“Congress passed the bipartisan CARES Act to deliver critical relief to our nation in this moment of crisis,” Congressman Ben Ray Lujan said. “It is clear, however, that we need to get more resources to our small businesses, our hospitals and frontline health care workers, and our local, state, and tribal governments.
“We also need to provide additional SNAP funding to ensure that no family in New Mexico goes hungry during this crisis.
“The Trump administration has struggled to implement the CARES Act, especially the Small Business Administration Paycheck Protection Program. Too many community lenders, mom-and-pop small businesses and underserved communities are being left behind,” the congressman said.
“Small businesses need more funding from the SBA loan and grant programs, and these programs need reforms and greater transparency to ensure that New Mexican small businesses get the support they need and deserve.
“The pandemic has dealt a serious blow to our public health and economy. While we would all like to get back to normal, there must be a substantial increase in the production in rapid testing and personal protective equipment. That is why we need more resources now.”
The governor’s office took responsibillity for a slow roll-out of state programs.
“We will take responsibility for state systems being behind the ball in responding to this pandemic,” Governor Michelle Lujan Grisham said. “We are fixing these systems and getting assistance out to New Mexicans as expeditiously as we can. As we navigate this public health crisis, we are mindful every day of the incredible strain on our workers and businesses. We will be proactive and responsive.”
The N.M. Department of Workforce Solutions reports that 55,140 workers were receiving unemployment benefits with $24.2 million paid out during the week ending April 17. The agency has 234 employees, in addition to workers from eight other state agencies. providing telephone assistance.
“At this time the Department of Workforce Solutions is constantly focused on how we can get financial resources to New Mexicans more quickly,” Ricky Serna, deputy secretary for Workforce Solutions said. “This effort includes partnerships with other state agencies who have come together to answer more calls, extend hours of operations, and process more claims. Each day we hear the sense of urgency directly from thousands of claimants and we will do everything possible to ensure we connect them with their benefits.”
He pointed out that the Federal Pandemic Unemployment Compensation, an additional benefit of $600 per week per person, is in effect until July 31, 2020. The benefit will automatically be added to the regular unemployment amount; individuals do not need to apply separately or give any additional information.
For business owners, two state programs have been authorized through the Economic Development Department: the COVID-19 Loan Guarantee Program and the no-interest LEDA loan program, which targets economic base manufacturing businesses.

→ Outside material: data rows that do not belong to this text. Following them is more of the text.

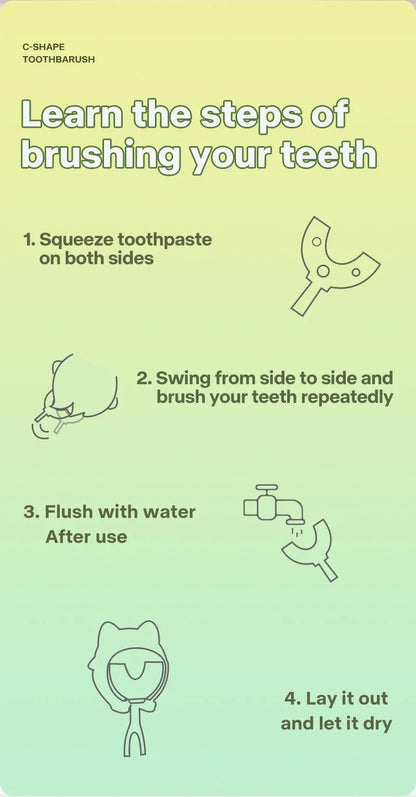 C-SHAPE
TOOTHBARUSH

Learn the steps of brushing your teeth

1. Squeeze toothpaste on both sides

2. Swing from side to side and brush your teeth repeatedly

3. Flush with water After use

4. Lay it out and let it dry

Lenders participating in the COVID-19 Loan Guarantee Program have approved $1.7 million in loan money so far to 35 businesses with 326 employees in Bernalillo, Colfax, Curry, Sandoval, Santa Fe, Union, and Valencia counties.
Loan proceeds are flexible and can be used for (but are not limited to) working capital, inventory, and payroll. Borrowers must work with their lender to file an application, but can apply online. For more information contact EDDFinance@state.nm.us.
The Economic Development Department has also created a website to link customers to their favorite local businesses during this time of economic hardship. The “Buy for Tomorrow Today” site includes over 500 businesses throughout the state and encourages shoppers to purchase items for delivery or pick up today, or to buy vouchers for goods or services to be used when the business reopens.
“We know these programs are an important piece of the puzzle for business owners,” Cabinet Secretary Alicia J. Keyes said. “They are providing some stability and bridge funding until federal assistance arrives.”
The State has also launched the NM Recovery Fund, a $100-million lending program for medium-sized companies with money from the Severance Tax Permanent Fund. The program was approved by the State Investment Council and is managed by Sun Mountain Capital. For more information and an application go to sunmountaincapital.com.
Secretary Keyes emphasized that the bulk of money available to New Mexico is from the Federal Coronavirus Aid, Relief, and Economic Security Act (CARES), which authorizes $349 billion for the U.S. Small Business Administration in grants and loans through the Paycheck Protection Program (PPP).
Preliminary information released by the SBA on April 13 showed that 5,365 New Mexico business had received PPP loan approval, with total lending in the state at $1.1 billion. The PPP has currently reached its loan capacity and is pending further Congressional action.
The State is also urging business owners to apply for the federal Economic Injury Disaster Loan Program under which a small business can borrow up to $2 million with an immediate grant advance up to $10,000.